Hamstring tightness is a really common example. Plenty of people spend years stretching their hamstrings with little to show for it. But if the real issue is that the hamstrings and surrounding muscles don't have the strength to feel safe in a lengthened position, stretching isn't going to fix that. The brain will keep guarding that range no matter how often you stretch, because it doesn't trust it yet.
This is why loading through range — things like Romanian deadlifts, Nordic curls, or deep loaded lunges — often produces more lasting change than stretching ever did.

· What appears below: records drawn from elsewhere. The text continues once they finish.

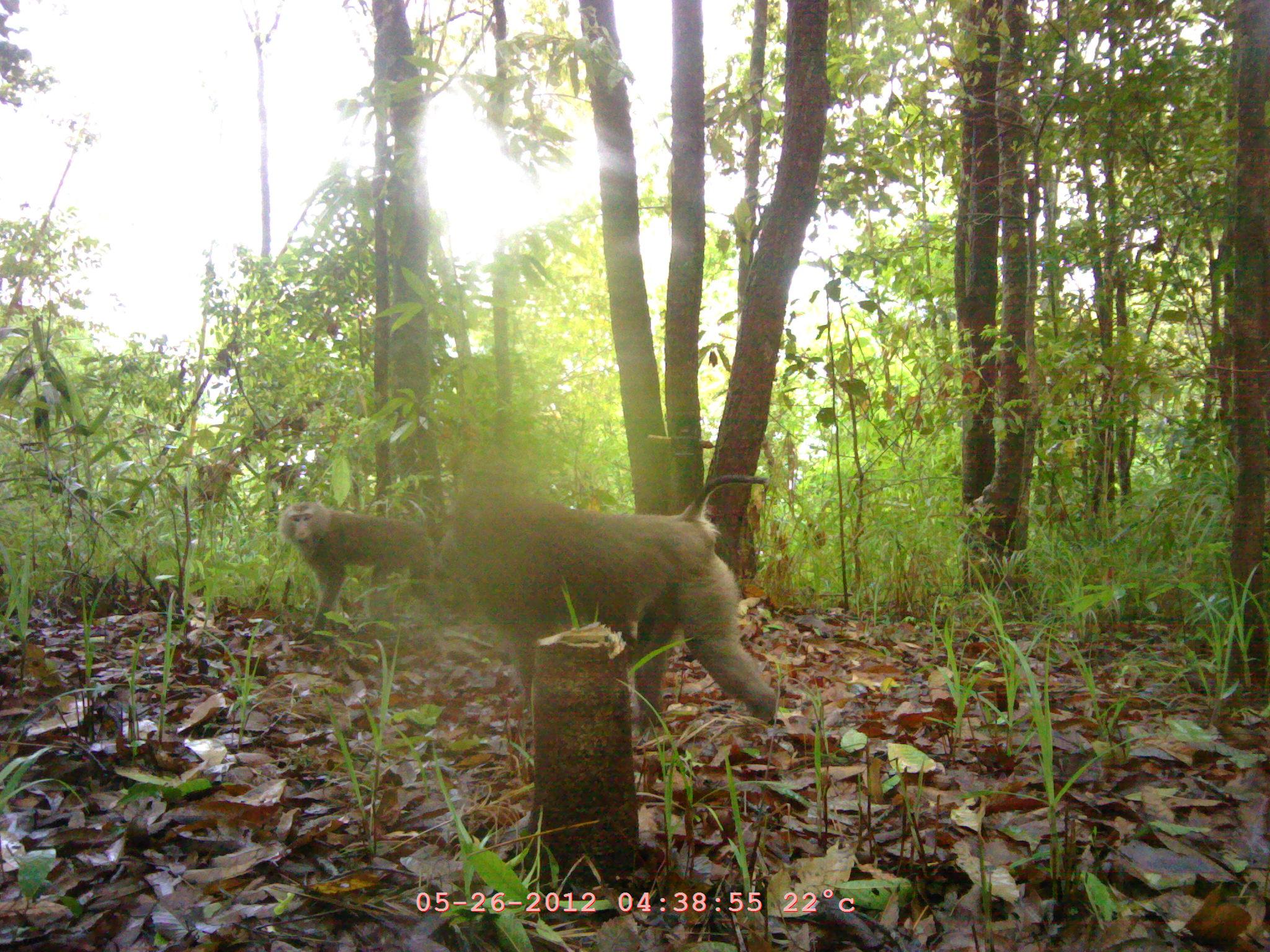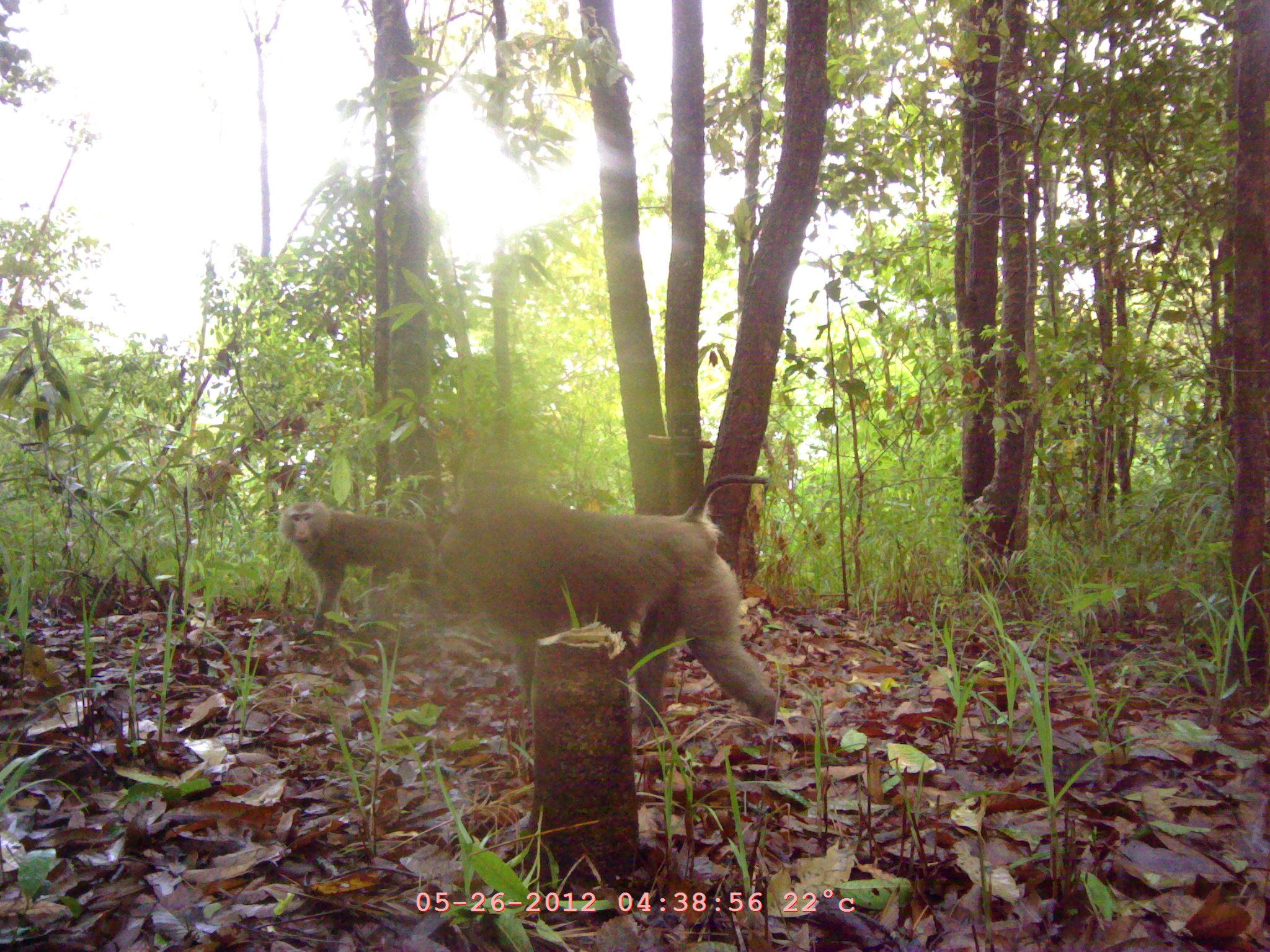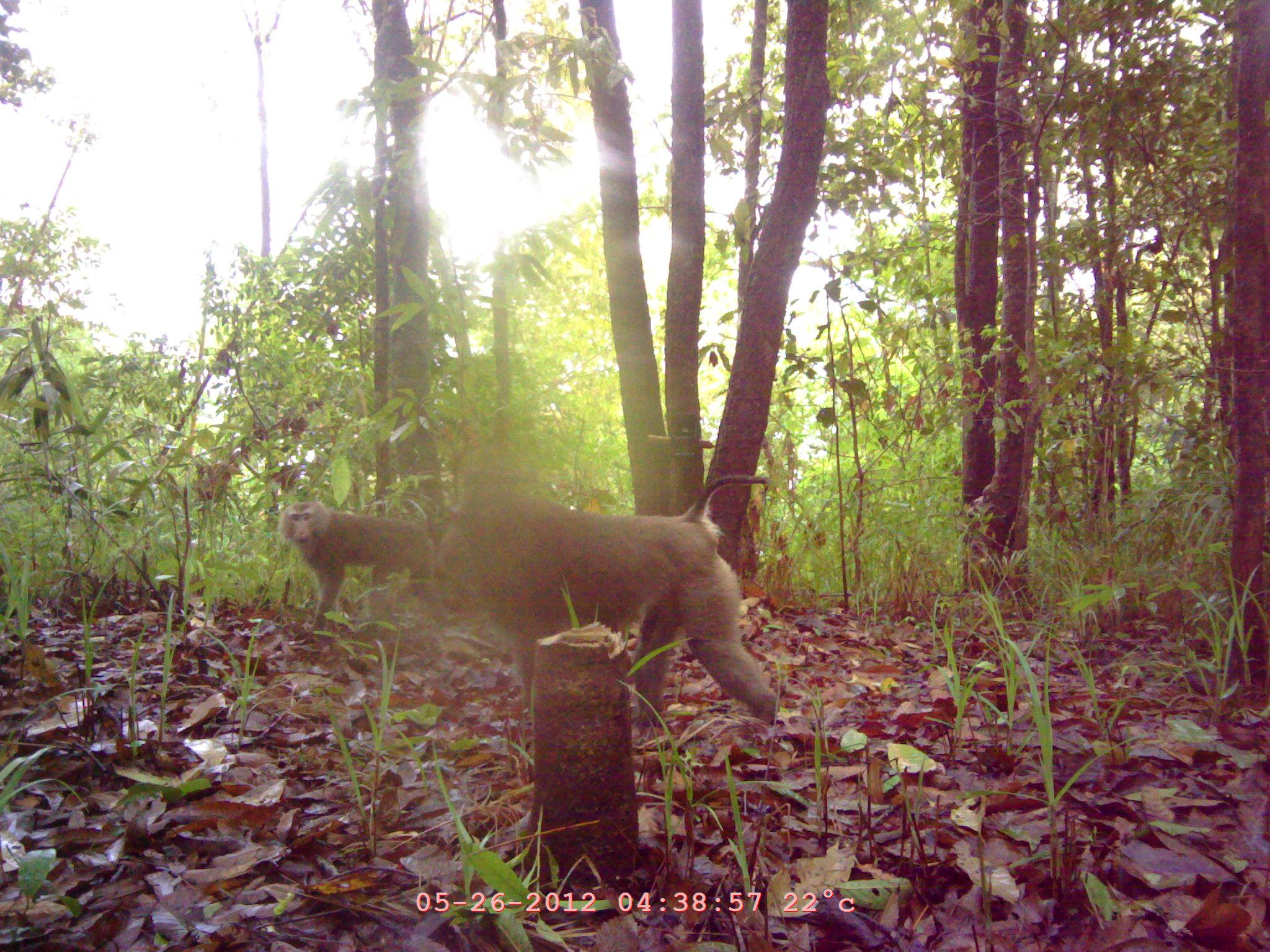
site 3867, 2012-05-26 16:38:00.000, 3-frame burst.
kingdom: Animalia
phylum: Chordata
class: Mammalia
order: Primates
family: Cercopithecidae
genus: Macaca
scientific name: Macaca assamensis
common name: assam macaque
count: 2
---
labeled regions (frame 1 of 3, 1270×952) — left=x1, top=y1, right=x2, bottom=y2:
macaca assamensis: left=432, top=472, right=779, bottom=722; left=275, top=498, right=458, bottom=633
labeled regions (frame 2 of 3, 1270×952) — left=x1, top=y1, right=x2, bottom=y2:
macaca assamensis: left=432, top=472, right=779, bottom=722; left=275, top=498, right=439, bottom=633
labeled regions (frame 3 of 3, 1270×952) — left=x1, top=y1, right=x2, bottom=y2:
macaca assamensis: left=434, top=472, right=777, bottom=731; left=275, top=498, right=427, bottom=633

That said, there are absolutely situations where mobility-specific work is the right starting point. These include:
After an injury or surgery — where the joint itself may have restrictions that need to be addressed before loading makes sense
When the range exists passively but you can't access it actively — this is more of a motor control issue, where the nervous system needs to relearn how to coordinate movement through that range. Click here to learn more about why range of motion comes before strength.
After a period of immobilisation — a cast, brace, or long stretch of reduced activity can genuinely reduce how much a tissue can move
When pain is the main thing limiting movement — sometimes pain needs to be settled down first before adding load is appropriate
In these cases, targeted mobility work creates the window. Strength work is what keeps it open.
Strength-focused work tends to take the lead when:
Mobility is present but not being used — the range of motion exists passively, but falls apart the moment any demand is added
Recurring injuries — tissue that keeps breaking down usually lacks the capacity to handle what's being asked of it, not just the flexibility
Pain that persists beyond the initial stages — persistent pain is strongly linked to reduced load tolerance, and progressive strengthening is one of the most well-supported ways to address it
Hypermobility — if you already have more range than most, adding more flexibility is rarely the answer. Building the strength to control what you already have is
Mobility and strength aren't opposites — they work together. The most effective rehabilitation and movement programmes tend to follow a pretty logical order:
Restore access to the range where it's limited — through mobility work, movement retraining, or hands-on treatment
Build strength through that range — so the body learns it's safe and capable of handling load there
Progress to functional and loaded tasks — so the work you've done actually carries over to sport, work, or daily movement
Trying to load a range you can't access doesn't work well. And gaining range without then building strength through it means the gains rarely stick. You need both pieces.
If you've been doing the same stretch routine for months or years without much lasting change, it's worth asking whether stretching is actually solving the problem or just providing temporary relief.
If you've been told to strengthen but can barely move into the range that needs loading, the starting point probably needs some adjustment.
The better question to ask isn't really "do I need mobility or strength work?" It's "what is my body actually missing right now, and why?"